§ Text block
((

Patent Application
20120241033
This patent relates generally to fluid regulators and, more particularly, to bonnet apparatus for use with fluid regulators.
Fluid regulators are commonly distributed throughout process control systems to control the pressures of various fluids (e.g., liquids, gasses, etc.). Fluid regulators are typically used to regulate the pressure of a fluid to a substantially lower or constant value. Specifically, a fluid regulator has an inlet that typically receives a supply fluid at a relatively high pressure and provides a relatively lower and substantially constant pressure at an outlet. A fluid regulator typically includes a body defined by a bonnet coupled to a valve body.
Safety ratings of fluid regulators are often based on a maximum inlet pressure at which the fluid regulator can safely operate. For example, safety ratings of many fluid regulators are typically based on safety guidelines provided by the Compressible Gas Association, Inc. To comply with certain safety requirements, a bonnet of the fluid regulator is often composed of a relatively high strength metallic material (e.g., zinc, brass, etc.) that can withstand relatively high pressures and/or large temperature ranges. In particular, a bonnet must often be capable of containing potentially broken internal components that may be produced during a failure condition of the fluid regulator. However, a strength (e.g., a yield strength, an impact toughness) of a metallic material such as, for example, a zinc material or alloy (e.g., ZAMAK) of the bonnet or fluid regulator may be affected when the fluid regulator is used in relatively low temperature applications (e.g., −40° C.). For example, a metallic material may be more brittle in colder temperature applications. As a result, the fluid regulator may not be suitable for use in relatively low temperature applications because the fluid regulator may not comply with certain safety guidelines when used in these applications.
In one example, a bonnet apparatus includes a body having a cavity to receive a loading assembly of the fluid regulator. A support structure is disposed in the cavity and extends across the cavity to increase an impact toughness or strength of the body.
In another example, a bonnet apparatus includes a bonnet having a body to define a cavity where the body of the bonnet defines a stepped body portion adjacent an opening of the cavity. A relief is formed in an inner surface of the cavity adjacent the stepped body portion.
In another example, a fluid regulator includes a bonnet having a flange, a boss and a body joining the flange and the boss to define a cavity to receive a loading assembly. The flange is adjacent a first end of the body to couple the bonnet to a valve body of the fluid regulator. The boss is adjacent a second end of the body and has an aperture to receive an adjusting element of the loading assembly. A plurality of support structures is disposed within the cavity adjacent the second end of the body such that the support structures extend outwardly between a hub and an inner surface of the cavity. A relief is formed within the inner surface of the cavity adjacent the first end of the body between the flange and the body.

))

§ Instructions
**A.** Whose safety guidelines are many fluid regulator safety ratings based on, according to the patent text?
**B.** Decide whether each statement agrees with the patent text, and quote the words that settle it: (i) A fluid regulator's inlet typically receives a supply fluid at a relatively high pressure. (ii) A metallic material may be less brittle in colder temperature applications. (iii) In the fluid regulator example, the flange has an aperture to receive an adjusting element.
Use only the patent text to answer.

§ Listed records
((

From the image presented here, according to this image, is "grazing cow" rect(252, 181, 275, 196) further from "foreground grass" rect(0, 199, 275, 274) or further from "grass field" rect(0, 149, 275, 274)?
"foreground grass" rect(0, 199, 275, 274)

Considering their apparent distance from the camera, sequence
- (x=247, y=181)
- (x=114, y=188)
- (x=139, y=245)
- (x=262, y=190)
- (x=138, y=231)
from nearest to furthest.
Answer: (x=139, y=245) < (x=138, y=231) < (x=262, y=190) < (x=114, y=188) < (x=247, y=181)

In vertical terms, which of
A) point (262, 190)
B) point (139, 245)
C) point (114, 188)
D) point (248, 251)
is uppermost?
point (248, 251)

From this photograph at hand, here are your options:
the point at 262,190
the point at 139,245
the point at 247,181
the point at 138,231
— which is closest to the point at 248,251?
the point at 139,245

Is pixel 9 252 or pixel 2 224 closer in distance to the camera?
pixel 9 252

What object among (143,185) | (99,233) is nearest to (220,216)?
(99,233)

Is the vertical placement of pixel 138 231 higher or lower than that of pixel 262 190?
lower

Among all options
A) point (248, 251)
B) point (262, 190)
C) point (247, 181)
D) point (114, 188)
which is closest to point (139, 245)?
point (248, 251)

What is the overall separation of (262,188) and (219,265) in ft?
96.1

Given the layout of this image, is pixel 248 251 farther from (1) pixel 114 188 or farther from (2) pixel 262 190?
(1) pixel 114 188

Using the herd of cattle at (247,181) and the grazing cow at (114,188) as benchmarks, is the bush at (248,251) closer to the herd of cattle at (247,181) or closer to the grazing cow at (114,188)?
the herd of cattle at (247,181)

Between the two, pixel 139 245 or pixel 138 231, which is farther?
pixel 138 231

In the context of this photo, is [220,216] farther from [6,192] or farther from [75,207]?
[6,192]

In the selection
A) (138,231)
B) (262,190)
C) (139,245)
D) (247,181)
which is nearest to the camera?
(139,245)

))

§ Correct answers
**A.** The Compressible Gas Association, Inc.

**B.**
(i) Yes: "an inlet that typically receives a supply fluid at a relatively high pressure"
(ii) No: "a metallic material may be more brittle in colder temperature applications"
(iii) No: "The boss is adjacent a second end of the body and has an aperture to receive an adjusting element of the loading assembly."